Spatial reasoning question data
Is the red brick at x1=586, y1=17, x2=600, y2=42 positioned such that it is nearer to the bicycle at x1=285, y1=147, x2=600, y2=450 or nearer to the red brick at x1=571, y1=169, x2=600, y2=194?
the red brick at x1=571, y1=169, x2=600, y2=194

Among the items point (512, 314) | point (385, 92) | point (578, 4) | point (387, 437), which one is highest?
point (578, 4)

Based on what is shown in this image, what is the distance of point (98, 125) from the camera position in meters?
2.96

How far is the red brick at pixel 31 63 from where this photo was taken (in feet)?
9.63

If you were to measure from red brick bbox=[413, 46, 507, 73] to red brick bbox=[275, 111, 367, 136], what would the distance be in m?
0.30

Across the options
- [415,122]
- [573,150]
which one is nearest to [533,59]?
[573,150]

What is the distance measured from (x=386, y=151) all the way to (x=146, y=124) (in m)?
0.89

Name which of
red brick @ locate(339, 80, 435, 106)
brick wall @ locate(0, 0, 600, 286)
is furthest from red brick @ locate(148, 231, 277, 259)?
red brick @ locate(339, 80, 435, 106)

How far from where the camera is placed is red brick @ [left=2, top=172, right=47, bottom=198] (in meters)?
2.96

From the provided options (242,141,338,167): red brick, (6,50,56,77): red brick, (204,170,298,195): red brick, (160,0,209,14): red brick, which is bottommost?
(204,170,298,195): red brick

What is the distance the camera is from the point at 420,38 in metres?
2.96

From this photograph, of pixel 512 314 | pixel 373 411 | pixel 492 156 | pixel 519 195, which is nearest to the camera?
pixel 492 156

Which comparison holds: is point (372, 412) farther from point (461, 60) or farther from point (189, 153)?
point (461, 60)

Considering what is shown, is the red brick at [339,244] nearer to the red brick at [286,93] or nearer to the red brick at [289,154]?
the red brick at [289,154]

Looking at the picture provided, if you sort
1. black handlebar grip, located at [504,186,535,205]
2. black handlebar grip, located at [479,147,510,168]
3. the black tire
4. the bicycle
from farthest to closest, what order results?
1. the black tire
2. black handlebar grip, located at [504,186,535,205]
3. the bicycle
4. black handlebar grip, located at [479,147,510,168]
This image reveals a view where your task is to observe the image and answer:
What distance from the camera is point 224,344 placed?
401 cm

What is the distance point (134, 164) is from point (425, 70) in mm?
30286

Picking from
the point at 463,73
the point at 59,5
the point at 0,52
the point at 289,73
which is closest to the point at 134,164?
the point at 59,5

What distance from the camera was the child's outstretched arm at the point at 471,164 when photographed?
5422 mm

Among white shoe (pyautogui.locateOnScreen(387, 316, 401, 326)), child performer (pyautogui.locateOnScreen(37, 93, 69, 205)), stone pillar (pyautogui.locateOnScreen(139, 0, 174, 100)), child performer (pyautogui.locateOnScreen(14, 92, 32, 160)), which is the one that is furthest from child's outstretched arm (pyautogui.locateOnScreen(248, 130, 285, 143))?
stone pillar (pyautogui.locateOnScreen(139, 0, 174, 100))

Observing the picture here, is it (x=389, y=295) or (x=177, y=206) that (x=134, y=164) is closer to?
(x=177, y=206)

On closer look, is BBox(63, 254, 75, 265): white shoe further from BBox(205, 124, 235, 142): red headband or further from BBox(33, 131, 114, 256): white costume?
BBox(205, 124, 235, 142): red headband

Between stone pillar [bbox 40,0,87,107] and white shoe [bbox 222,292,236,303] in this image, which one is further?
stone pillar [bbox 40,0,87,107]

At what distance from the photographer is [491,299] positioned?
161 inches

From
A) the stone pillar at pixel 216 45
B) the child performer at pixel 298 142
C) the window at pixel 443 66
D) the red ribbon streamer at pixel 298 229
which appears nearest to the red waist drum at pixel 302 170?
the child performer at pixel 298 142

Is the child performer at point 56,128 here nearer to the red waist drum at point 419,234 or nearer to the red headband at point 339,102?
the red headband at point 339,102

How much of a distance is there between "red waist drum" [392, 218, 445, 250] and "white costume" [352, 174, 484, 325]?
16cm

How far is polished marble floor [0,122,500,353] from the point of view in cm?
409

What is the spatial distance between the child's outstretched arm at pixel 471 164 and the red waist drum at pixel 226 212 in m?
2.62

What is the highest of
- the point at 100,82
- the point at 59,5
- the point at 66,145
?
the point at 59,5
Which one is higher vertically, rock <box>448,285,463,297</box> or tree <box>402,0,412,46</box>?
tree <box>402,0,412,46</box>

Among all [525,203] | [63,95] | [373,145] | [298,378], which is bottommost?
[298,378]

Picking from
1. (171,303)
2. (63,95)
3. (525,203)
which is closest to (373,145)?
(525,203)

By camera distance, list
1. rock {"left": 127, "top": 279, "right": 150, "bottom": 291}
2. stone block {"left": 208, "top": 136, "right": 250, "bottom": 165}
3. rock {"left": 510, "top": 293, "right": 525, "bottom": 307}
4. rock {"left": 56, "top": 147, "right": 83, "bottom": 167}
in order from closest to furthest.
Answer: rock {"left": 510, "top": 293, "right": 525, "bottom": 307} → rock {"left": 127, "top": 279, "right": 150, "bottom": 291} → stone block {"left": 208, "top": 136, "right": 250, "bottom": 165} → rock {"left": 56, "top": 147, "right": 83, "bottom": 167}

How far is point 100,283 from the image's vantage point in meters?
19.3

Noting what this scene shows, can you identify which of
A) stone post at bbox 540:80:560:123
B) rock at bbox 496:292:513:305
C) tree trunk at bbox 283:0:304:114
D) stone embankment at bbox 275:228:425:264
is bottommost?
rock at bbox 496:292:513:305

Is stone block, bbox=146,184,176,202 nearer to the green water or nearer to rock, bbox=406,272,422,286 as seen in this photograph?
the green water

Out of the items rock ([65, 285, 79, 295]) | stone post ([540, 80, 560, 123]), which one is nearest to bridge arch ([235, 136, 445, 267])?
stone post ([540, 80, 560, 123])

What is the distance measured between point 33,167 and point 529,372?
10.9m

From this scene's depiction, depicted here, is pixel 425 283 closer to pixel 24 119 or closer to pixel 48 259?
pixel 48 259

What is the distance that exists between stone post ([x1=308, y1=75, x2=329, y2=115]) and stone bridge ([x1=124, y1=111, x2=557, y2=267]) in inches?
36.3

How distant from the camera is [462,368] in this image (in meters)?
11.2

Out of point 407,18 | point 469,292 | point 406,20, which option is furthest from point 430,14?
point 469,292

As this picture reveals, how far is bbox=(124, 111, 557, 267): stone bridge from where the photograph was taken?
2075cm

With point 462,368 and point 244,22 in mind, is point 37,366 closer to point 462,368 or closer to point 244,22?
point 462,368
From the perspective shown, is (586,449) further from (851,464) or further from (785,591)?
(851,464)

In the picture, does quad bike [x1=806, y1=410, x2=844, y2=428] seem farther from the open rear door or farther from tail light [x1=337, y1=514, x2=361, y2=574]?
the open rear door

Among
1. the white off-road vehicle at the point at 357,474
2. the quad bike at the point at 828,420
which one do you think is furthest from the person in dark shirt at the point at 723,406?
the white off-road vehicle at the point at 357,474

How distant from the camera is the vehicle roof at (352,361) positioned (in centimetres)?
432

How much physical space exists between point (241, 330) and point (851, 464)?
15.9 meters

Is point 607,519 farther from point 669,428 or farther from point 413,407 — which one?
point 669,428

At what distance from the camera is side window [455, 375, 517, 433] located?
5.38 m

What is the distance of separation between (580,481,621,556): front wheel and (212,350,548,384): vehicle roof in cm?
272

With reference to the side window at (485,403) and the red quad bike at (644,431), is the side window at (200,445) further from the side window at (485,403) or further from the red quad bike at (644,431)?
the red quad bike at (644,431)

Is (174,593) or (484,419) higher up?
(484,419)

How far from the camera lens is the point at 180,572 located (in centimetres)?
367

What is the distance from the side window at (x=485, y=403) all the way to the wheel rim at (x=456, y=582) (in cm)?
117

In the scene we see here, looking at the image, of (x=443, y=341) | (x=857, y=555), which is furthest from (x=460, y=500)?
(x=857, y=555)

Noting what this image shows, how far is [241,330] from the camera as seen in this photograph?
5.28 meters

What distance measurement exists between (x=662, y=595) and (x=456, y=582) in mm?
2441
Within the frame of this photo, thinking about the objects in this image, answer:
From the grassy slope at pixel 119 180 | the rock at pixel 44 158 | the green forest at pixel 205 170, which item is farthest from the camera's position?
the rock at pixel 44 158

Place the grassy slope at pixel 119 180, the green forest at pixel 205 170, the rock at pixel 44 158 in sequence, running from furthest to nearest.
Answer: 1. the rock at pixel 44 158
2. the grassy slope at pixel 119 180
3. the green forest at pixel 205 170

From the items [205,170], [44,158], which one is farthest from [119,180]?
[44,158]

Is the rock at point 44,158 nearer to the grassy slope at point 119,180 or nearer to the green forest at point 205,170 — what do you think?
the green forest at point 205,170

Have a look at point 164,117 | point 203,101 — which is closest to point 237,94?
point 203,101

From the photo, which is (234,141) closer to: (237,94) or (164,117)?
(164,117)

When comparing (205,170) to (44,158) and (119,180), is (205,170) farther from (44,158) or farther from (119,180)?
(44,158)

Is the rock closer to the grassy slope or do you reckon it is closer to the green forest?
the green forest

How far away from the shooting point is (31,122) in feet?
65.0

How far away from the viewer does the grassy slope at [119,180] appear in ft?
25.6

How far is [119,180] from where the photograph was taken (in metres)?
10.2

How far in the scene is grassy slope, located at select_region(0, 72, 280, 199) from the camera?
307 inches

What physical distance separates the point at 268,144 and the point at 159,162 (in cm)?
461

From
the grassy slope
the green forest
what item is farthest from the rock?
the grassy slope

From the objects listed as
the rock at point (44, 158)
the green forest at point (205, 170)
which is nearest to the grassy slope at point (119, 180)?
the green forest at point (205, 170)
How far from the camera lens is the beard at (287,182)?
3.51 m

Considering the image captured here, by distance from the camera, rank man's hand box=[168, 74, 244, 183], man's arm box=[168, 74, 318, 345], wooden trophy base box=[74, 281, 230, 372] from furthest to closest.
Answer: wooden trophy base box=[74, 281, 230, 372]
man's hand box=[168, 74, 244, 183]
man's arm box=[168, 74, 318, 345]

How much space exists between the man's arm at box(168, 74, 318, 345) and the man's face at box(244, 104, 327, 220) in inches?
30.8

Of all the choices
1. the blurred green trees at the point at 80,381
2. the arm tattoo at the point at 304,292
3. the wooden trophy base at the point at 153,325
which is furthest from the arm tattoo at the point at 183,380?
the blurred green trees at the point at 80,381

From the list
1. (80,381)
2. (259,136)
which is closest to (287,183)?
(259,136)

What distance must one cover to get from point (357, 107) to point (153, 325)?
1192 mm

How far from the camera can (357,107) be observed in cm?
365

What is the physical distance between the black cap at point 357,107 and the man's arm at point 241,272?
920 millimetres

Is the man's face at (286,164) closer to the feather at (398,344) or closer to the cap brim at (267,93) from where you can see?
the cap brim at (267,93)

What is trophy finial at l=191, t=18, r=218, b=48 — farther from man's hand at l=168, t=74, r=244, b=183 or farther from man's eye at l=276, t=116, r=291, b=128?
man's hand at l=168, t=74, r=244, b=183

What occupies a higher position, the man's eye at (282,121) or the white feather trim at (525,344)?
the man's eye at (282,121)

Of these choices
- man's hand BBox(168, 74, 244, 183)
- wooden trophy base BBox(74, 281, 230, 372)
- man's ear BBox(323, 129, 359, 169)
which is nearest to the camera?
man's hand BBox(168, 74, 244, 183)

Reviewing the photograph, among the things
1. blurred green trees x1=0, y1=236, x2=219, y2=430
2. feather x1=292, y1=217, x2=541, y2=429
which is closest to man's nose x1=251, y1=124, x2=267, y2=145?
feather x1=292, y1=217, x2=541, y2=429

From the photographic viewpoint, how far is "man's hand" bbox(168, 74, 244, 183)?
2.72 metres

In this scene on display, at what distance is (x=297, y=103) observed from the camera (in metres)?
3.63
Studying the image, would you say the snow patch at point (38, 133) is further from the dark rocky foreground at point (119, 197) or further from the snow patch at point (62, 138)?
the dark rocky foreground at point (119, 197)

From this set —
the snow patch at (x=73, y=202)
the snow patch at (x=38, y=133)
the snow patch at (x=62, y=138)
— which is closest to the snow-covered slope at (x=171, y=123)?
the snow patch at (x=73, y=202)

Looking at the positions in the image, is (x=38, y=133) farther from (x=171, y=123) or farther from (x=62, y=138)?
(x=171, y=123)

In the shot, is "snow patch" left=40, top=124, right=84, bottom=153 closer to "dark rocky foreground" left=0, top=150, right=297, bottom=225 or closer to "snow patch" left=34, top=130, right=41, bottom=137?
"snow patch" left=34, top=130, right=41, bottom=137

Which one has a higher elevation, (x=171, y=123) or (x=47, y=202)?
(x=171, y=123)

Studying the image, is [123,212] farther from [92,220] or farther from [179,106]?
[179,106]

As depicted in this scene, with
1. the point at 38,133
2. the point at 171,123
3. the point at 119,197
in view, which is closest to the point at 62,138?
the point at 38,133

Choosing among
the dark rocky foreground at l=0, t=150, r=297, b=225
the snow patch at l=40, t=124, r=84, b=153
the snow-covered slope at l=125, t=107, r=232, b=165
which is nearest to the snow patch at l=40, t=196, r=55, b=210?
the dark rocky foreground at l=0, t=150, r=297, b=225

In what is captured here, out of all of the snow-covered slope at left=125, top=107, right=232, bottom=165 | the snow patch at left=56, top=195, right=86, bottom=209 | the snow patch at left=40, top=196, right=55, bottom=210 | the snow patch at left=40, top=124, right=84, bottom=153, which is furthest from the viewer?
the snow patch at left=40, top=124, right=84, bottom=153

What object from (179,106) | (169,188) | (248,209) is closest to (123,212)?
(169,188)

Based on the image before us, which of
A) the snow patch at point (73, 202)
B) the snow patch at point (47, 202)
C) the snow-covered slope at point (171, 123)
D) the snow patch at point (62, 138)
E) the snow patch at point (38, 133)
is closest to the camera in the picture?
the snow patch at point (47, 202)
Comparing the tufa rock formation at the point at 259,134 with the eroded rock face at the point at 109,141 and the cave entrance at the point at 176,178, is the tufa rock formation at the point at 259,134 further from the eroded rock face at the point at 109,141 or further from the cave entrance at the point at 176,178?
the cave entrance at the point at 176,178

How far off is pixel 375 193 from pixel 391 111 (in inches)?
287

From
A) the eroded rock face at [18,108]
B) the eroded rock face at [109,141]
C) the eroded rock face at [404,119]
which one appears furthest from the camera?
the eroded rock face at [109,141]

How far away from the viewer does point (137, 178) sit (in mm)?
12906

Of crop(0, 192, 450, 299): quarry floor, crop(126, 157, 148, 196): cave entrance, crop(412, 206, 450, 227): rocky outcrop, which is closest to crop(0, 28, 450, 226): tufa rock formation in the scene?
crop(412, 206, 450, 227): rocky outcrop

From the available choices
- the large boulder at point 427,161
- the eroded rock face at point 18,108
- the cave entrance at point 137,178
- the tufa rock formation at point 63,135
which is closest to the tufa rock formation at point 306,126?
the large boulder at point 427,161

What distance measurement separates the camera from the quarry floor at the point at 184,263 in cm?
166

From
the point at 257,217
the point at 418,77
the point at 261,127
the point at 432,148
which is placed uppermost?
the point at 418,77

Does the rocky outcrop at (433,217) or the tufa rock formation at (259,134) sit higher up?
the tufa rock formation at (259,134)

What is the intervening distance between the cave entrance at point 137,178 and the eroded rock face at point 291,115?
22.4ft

_Exercise details_
Duplicate the lines of the records above, starting at the line containing "Based on the image before us, which of" and ending at the line containing "E) the snow patch at point (38, 133)".

_Finished exercise_
Based on the image before us, which of
A) the snow patch at point (73, 202)
B) the snow patch at point (47, 202)
C) the snow-covered slope at point (171, 123)
D) the snow patch at point (62, 138)
E) the snow patch at point (38, 133)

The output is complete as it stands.